Moin moin, ich weiss die Frage sollte woll besser unter Rezepte stehen, aber ich denke hier sind die Chancen erstmal höher mehr Antworten zu bekommen. Später kann ein Mod. das Thema ja gerne verschieben. 

Nun aber zur Frage:

Wie lagert Ihr eure Bismarckheringe über längere Zeit?

Ich habe meine Heringe 3 Tage in Salz gehabt,  dann 4 Tage in Essig und jetzt müssen sie noch 3 Tage in einem bestimmten Sud(mit Gewürzen, die ich vorher aufgekocht habe usw.)ziehen.  
Donnerstag sind Sie dann fertig.

Ich möchte die fertigen Bismarckheringe dann am liebsten in einem Steintopf über längere Zeit im Kühlschrank lagern. Aber in welchem Sud ??? Hat vielleicht einer ein Rezept ? 

Vielen Dank


----------



## Thomas9904 (3. April 2007)

*AW: Bismarckheringe lagern ? aber wie ?*

Gut erkannt, gehört ins Rezepteforum, ich schubs es daher dahin.

Zur Frage:
Je mehr Essig und Salz im Sud ist, desto länger haltbar.

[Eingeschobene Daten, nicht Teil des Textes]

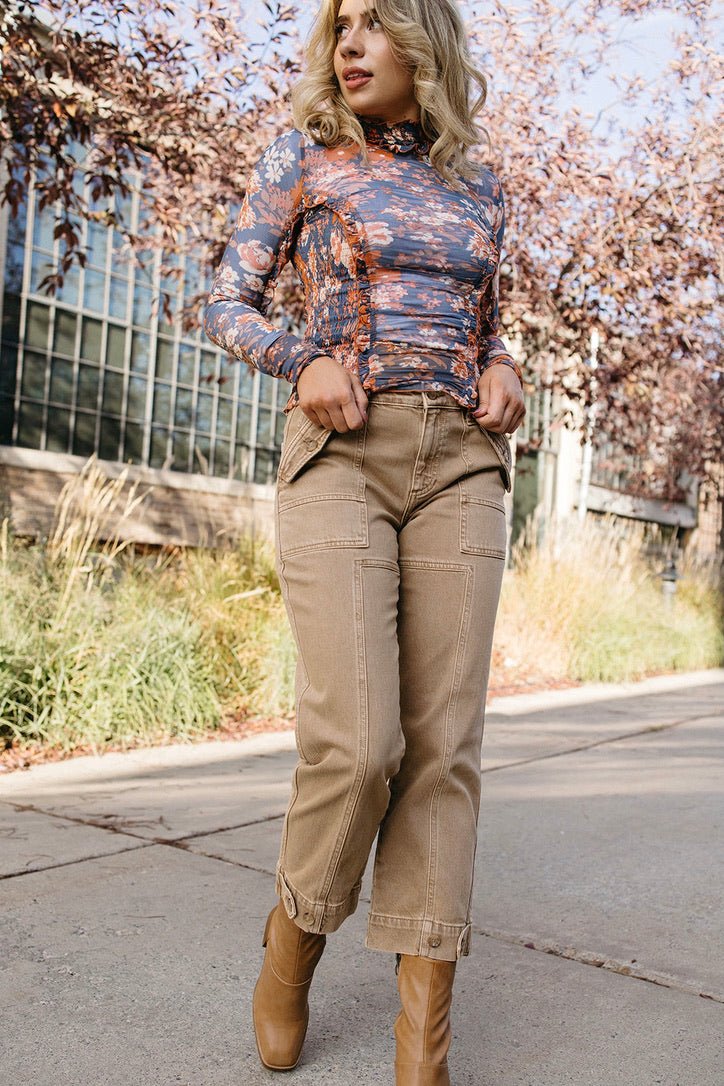 Little Sahara Cargo Jeans - FINAL SALE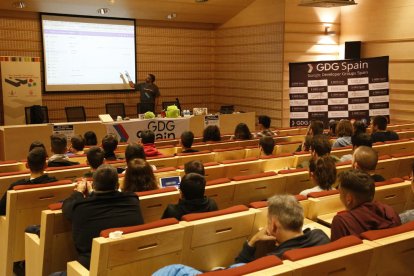 Jornada d'aprenentatge tecnològic al Parc Científic de Gardeny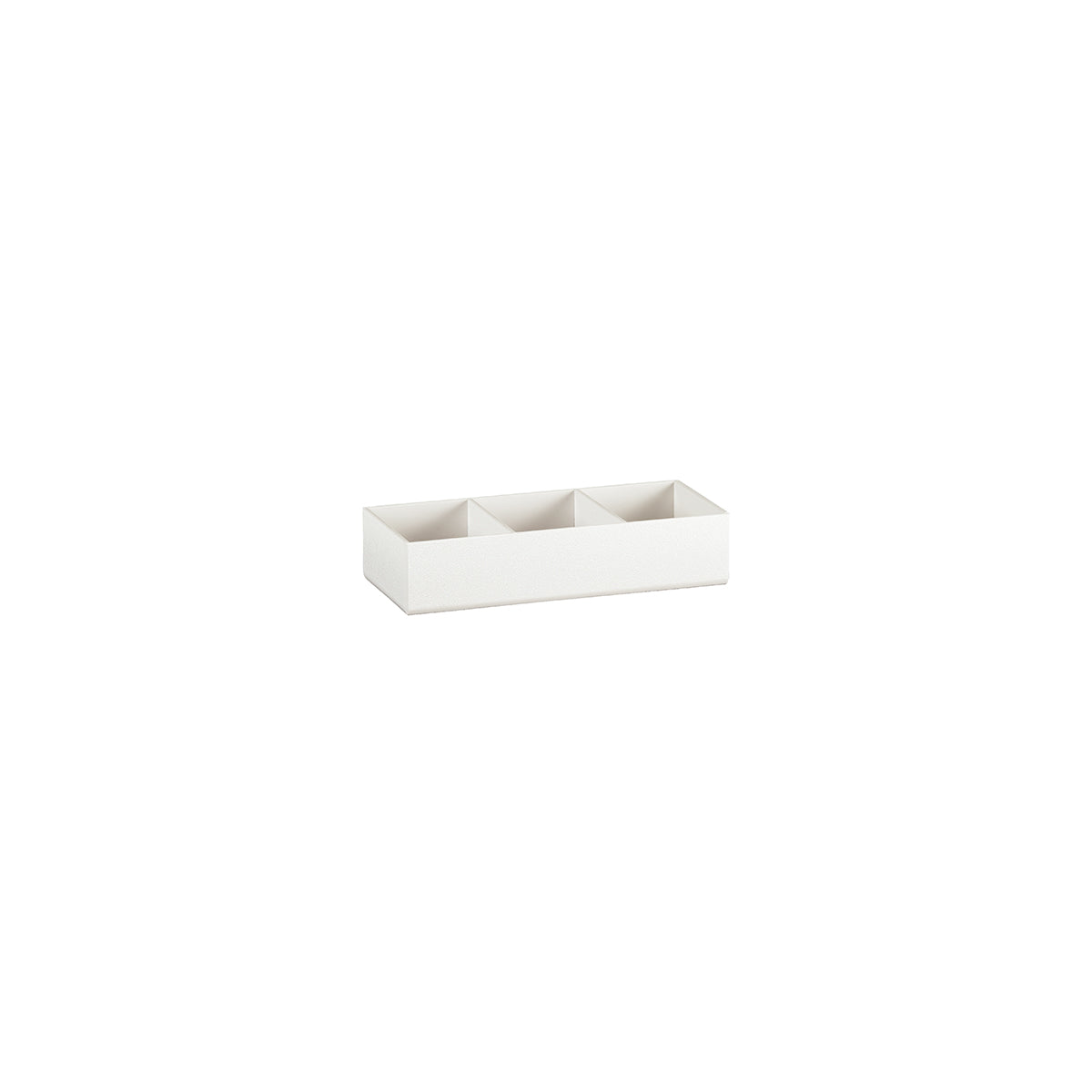 CM1246-15 Cal-Mil White Classic Packet Display 241x114x57mm Tomkin Australia Hospitality Supplies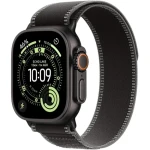 Apple Watch Ultra 3 (2025) GPS+Cellular 49mm Čierne titánové telo - Čierny trailový ťah (M/L) / 145-220 mm (MF1H4QC/A)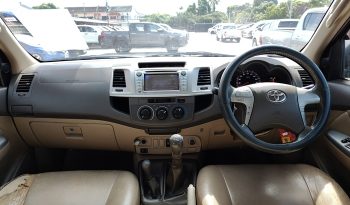 VIGO 4WD 2012 3.0G AT DOUBLE CAB BLACK  4886 full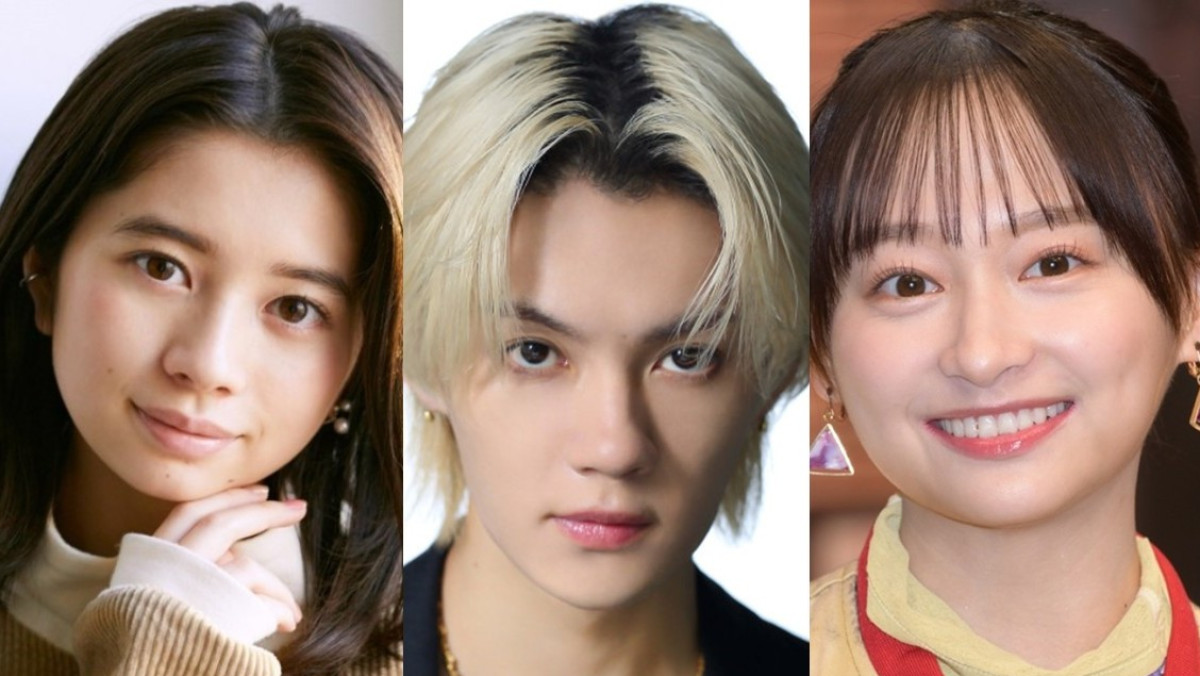 桜田ひより＆佐野勇斗＆影山優佳の“プリクラ”に「美男美女」「少女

Grundregel gibts da aber keine, da das von vielen Faktoren abhängt (Fettgehalt der Fische, Konzentration und Dauer vom Einlegen in Essig/Salz, Sudkonzentration etc.).

Grundsätzlich müssen die Fische auf jeden Fall bedeckt sein vom Sud und das Ganze abgedeckt. Nie mit den Fingern reinfassen sondern immer mit BEsteck.

Und je kühler der Kühlschrank gestellt ist, desto länger halten die Teile.


----------



## prophet12 (3. April 2007)

*AW: Bismarckheringe lagern ? aber wie ?*



Thomas9904 schrieb:


> Gut erkannt, gehört ins Rezepteforum, ich schubs es daher dahin.




hier liesst das doch eh keiner....  Danke


----------



## prophet12 (3. April 2007)

*AW: Bismarckheringe lagern ? aber wie ?*

Das Thema sollte zur Zeit ins Saisonforum !!! später kanns ja hier rein...
Warum gehts sowas in anderen Foren und hier nicht ????


----------



## Reisender (6. April 2007)

*AW: Bismarckheringe lagern ? aber wie ?*



prophet12 schrieb:


> Das Thema sollte zur Zeit ins Saisonforum !!! später kanns ja hier rein...
> Warum gehts sowas in anderen Foren und hier nicht ????


 

Nun ja dann sag es den Thomas......:m :m  Dann holt er den Fred wieder wo anders hin !!!!! Denn nur in Rezepte gehört er nicht hin.#6 

Bratheringe sind auch noch nach 4-5 Wochen gut, wenn du sie gut Abschließt.......Und Einfrieren kannst du sie auch mit Lacke.....#6


----------